The remarks fit a wider campaign, given ZachXBT has built a reputation for pressing exchanges, law firms, and regulators he accuses of shielding or ignoring illicit funds. Just last month, Bitcoin.com News reported on his investigation accusing Kucoin of shielding $13 million in stolen crypto from German investigators, and on his exposure of a U.S. law firm’s $71 million grab of frozen funds tied to the North Korean Lazarus Group. He has also published leaked data on a North Korean payment pipeline that moved crypto into fiat currency.

His Canada comments add a jurisdictional angle to that body of work since, in crypto fraud, stolen funds move across borders in minutes, and victims depend on fast asset freezes and coordinated seizures to recover anything at all. When a jurisdiction is slow or unwilling to prosecute, ZachXBT argued, the onchain trail leads nowhere, even when it is crystal clear.

That said, Canada has logged a string of high-profile cybercrime cases recently, with the Toronto police recently announcing what they called unprecedented arrests in an SMS blaster fraud investigation, the first known use of the device-spoofing technology in the country. Similarly, the Royal Canadian Mounted Police (RCMP) has also touted takedowns of prolific scam operations with thousands of victims.
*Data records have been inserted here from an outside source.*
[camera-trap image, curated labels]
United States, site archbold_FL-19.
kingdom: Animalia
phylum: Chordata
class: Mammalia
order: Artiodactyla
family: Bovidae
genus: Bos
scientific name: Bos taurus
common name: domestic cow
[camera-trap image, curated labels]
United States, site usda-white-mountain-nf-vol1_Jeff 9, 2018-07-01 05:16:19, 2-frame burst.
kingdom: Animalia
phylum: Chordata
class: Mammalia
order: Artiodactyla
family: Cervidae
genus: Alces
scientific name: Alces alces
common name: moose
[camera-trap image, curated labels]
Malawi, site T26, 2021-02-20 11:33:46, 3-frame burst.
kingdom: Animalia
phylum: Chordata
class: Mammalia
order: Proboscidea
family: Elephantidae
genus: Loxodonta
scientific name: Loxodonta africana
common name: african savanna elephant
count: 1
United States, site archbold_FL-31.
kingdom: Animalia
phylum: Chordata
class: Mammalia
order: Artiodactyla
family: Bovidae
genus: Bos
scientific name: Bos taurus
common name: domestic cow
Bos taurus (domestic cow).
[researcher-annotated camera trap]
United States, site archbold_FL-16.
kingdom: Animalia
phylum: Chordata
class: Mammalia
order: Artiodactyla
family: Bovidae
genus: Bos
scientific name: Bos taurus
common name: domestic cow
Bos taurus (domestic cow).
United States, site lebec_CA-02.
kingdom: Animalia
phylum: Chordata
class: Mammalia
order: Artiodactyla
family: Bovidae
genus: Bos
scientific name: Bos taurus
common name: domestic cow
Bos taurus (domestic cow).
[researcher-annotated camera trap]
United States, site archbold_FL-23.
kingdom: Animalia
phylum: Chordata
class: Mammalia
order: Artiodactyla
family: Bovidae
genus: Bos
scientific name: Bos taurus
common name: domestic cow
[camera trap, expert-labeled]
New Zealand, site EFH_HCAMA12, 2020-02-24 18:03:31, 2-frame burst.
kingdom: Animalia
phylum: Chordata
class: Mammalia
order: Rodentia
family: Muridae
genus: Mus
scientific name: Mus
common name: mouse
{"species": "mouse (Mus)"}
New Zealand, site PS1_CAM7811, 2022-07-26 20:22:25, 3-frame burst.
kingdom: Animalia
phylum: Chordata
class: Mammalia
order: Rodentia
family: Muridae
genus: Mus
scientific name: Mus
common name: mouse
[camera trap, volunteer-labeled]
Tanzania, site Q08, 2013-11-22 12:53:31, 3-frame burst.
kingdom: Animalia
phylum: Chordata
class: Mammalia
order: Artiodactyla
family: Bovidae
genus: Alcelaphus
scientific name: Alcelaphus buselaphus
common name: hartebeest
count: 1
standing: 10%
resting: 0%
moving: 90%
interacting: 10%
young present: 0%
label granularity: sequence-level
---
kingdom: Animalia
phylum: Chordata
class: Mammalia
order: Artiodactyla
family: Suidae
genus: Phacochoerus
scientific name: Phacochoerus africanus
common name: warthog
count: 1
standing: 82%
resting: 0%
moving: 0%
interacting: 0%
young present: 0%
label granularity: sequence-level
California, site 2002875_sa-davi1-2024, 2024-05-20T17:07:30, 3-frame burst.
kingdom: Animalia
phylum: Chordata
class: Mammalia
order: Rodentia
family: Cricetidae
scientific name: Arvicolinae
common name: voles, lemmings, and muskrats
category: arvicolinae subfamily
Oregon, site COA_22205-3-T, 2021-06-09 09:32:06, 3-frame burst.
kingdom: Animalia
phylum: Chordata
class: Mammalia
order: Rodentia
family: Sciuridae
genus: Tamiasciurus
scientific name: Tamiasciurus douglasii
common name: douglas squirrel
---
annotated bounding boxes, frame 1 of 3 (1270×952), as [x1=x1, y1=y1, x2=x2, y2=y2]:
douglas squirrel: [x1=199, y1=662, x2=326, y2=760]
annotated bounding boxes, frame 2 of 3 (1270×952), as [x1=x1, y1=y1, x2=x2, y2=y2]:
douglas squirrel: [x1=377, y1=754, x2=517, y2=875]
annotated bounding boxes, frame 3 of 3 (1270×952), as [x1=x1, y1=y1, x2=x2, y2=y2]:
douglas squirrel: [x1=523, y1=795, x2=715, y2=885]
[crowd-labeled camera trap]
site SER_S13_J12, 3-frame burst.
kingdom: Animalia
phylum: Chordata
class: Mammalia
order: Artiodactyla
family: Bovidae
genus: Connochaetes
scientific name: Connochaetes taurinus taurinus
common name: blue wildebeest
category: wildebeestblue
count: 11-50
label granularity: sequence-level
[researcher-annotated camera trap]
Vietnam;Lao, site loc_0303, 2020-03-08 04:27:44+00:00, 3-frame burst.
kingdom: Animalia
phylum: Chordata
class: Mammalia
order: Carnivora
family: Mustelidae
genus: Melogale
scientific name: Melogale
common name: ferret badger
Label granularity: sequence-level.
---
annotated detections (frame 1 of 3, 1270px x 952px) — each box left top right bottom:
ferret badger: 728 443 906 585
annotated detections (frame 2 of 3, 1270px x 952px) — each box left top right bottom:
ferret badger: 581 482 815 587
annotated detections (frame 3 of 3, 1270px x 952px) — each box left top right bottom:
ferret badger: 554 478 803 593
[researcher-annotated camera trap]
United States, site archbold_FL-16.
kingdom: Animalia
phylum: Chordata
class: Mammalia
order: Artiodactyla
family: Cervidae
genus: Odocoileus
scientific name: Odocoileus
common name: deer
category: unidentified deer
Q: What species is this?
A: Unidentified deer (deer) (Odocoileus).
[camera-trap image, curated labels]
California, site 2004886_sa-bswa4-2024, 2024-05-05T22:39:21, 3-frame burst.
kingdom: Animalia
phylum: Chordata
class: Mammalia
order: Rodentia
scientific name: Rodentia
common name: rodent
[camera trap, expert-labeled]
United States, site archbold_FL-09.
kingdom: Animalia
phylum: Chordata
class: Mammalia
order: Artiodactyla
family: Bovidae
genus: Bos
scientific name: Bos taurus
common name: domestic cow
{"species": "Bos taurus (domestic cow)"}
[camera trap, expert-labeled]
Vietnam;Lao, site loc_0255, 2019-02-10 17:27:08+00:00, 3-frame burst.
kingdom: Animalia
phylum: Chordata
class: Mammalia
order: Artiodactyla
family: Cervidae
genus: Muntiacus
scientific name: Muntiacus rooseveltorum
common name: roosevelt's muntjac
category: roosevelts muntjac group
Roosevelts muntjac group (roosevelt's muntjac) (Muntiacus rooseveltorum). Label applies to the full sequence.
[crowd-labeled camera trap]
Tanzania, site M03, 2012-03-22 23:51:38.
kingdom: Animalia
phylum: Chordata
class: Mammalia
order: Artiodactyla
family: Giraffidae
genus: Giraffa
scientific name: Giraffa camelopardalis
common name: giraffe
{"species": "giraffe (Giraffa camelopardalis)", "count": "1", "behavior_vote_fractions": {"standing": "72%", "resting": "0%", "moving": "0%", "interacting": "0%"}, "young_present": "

Expectantly, the Canadian Centre for Cyber Security’s National Cyber Threat Assessment for 2025-2026 has flagged fraud and ransomware as escalating threats to Canadians.

What the Standoff Signals

If a leading independent investigator is declining Canadian cases because he sees little chance of action, people defrauded there may have fewer avenues to recover funds (even when the blockchain evidence is unambiguous). Blockchain analysis can identify suspects and trace stolen money with unusual precision, but recovery still depends on courts, police, and asset-freezing powers in the offline world. Without that follow-through, even airtight evidence stalls.

Whether this technique of public pressure prompts a response from Canadian authorities remains to be seen, but it is worth mentioning that ZachXBT has previously used the same tactic (of naming names and publishing evidence) to push exchanges and firms into acting.